The “Grace Hopper Code For Us Act,” would create the designation of “critical legacy computer languages,” which are used to update federal systems but not commonly taught in higher education. In an announcement from the office of Rep. Matt Cartwright, D-Pa., the bill’s sponsors said the nation needs workers who can update federal government’s legacy systems, especially in light of the increased demand on digital services during the coronavirus pandemic.

“The importance of IT professionals cannot be understated, especially given the weaknesses the COVID-19 pandemic showed in government IT systems,” Rep. Darren Soto, D-Fla., said in the announcement. “Lack of IT infrastructure can ultimately impact the government’s ability to respond in the time of a crisis, and skilled IT professionals can help ensure our preparedness. The Grace Hopper Code for Us Act will greatly diversify and strengthen the field of IT professionals, as well as our IT infrastructure.”

The act, named after the late Grace Hopper, a Navy rear admiral credited with developing the first machine-agnostic programming languages, would first prompt the comptroller general to identify three “critical legacy computer languages” in addition to COBOL, Assembly and PL/I.

The bill would also create the “Grace Hopper Sustainment and Modernization Grant Program,” which would distribute grants to five colleges each year, with at least two of them running continuing education or two-year programs. Grants would be valued up to $5 million and run for three years.

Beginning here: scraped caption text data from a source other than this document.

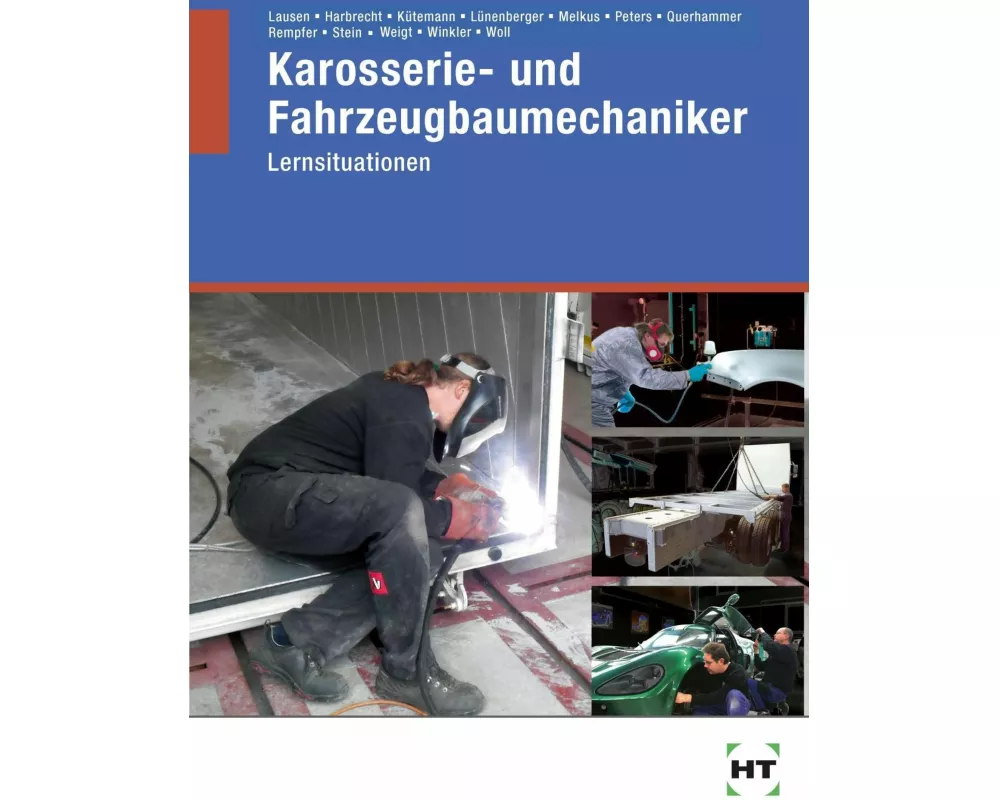 Karosserie- und Fahrzeugbaumechaniker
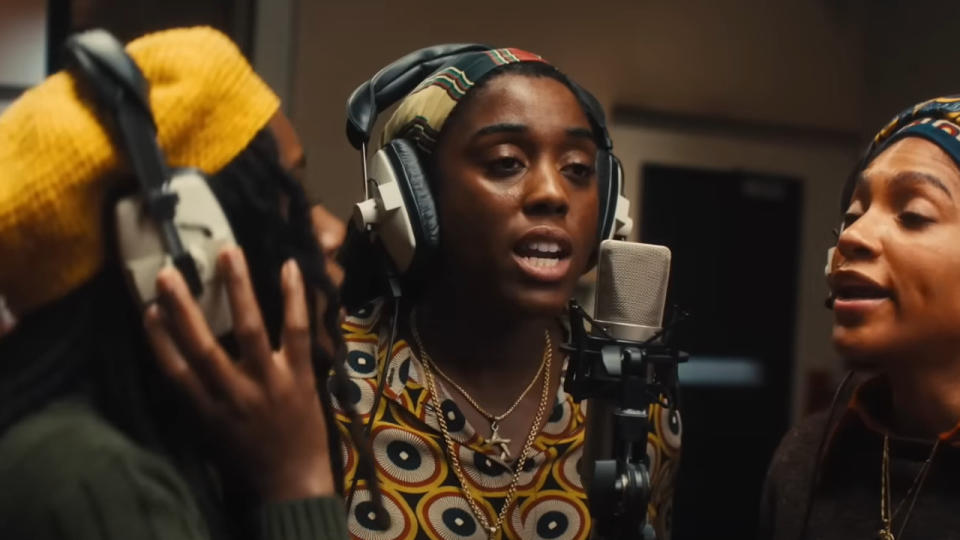 Lashana Lynch in Bob Marley: One Love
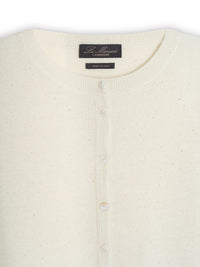 Cardigan con paillettes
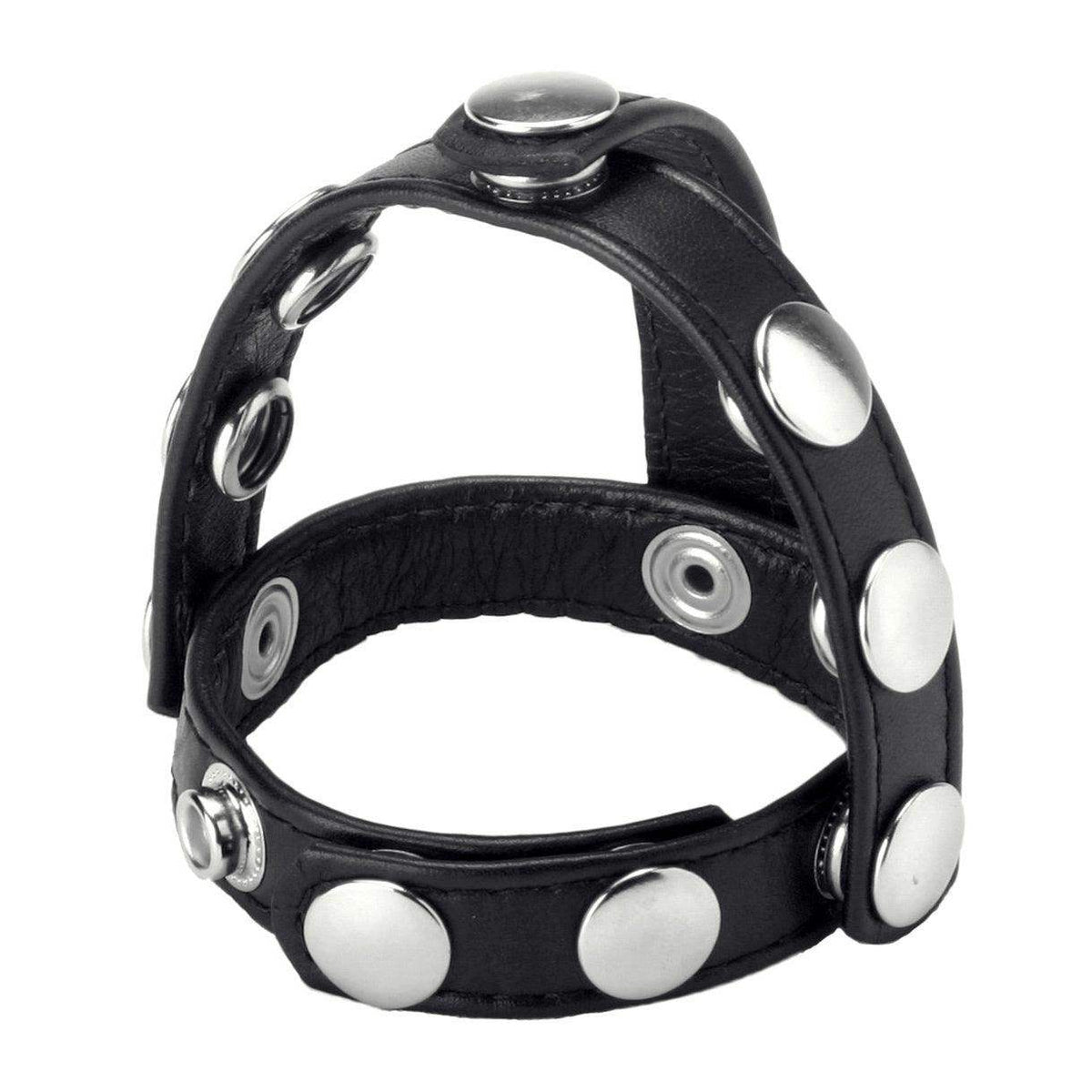 Strict Leather Snap-On Cock and Ball Harness - The Dildo Hub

The bill also has language that prioritizes recipients who plan to conduct outreach to grades 6 through 12, give scholarships to students who are learning legacy programming languages and connect participants with internships and job placements.

The legislation has gathered support from private companies such as IBM and higher education institutions including the University of Alabama, Birmingham and North Carolina Agricultural and Technical State University.

Along with its continued use in the federal government and banking industry, many state government IT systems also still rely on COBOL, one of the critical legacy computer languages cited by the bill. At least 12 states still used COBOL in 2020, according to survey results published by The Verge. IBM and the Linux Mainframe Project launched three initiatives in 2020 to help connect states with the talent necessary to update their legacy unemployment systems. Some companies, like the software provider Micro Focus, advocate for a modernization approach to these legacy systems, rather than “ripping and replacing” them.

“Inadequate investment over time has introduced risk to those systems, purely due to investment levels, rather than the programming language,” Micro Focus executive Misty Decker said in the announcement. “Time and again, projects and studies concur the best way to meet future need is to evolve, rather than replace, those systems. Just as reliable stone bridges don’t need to be torn down solely to be rebuilt in steel, neither should COBOL systems be torn down solely to change the programming language. Instead, they need appropriate investment to renew and modernize to support the challenges of the digital era.”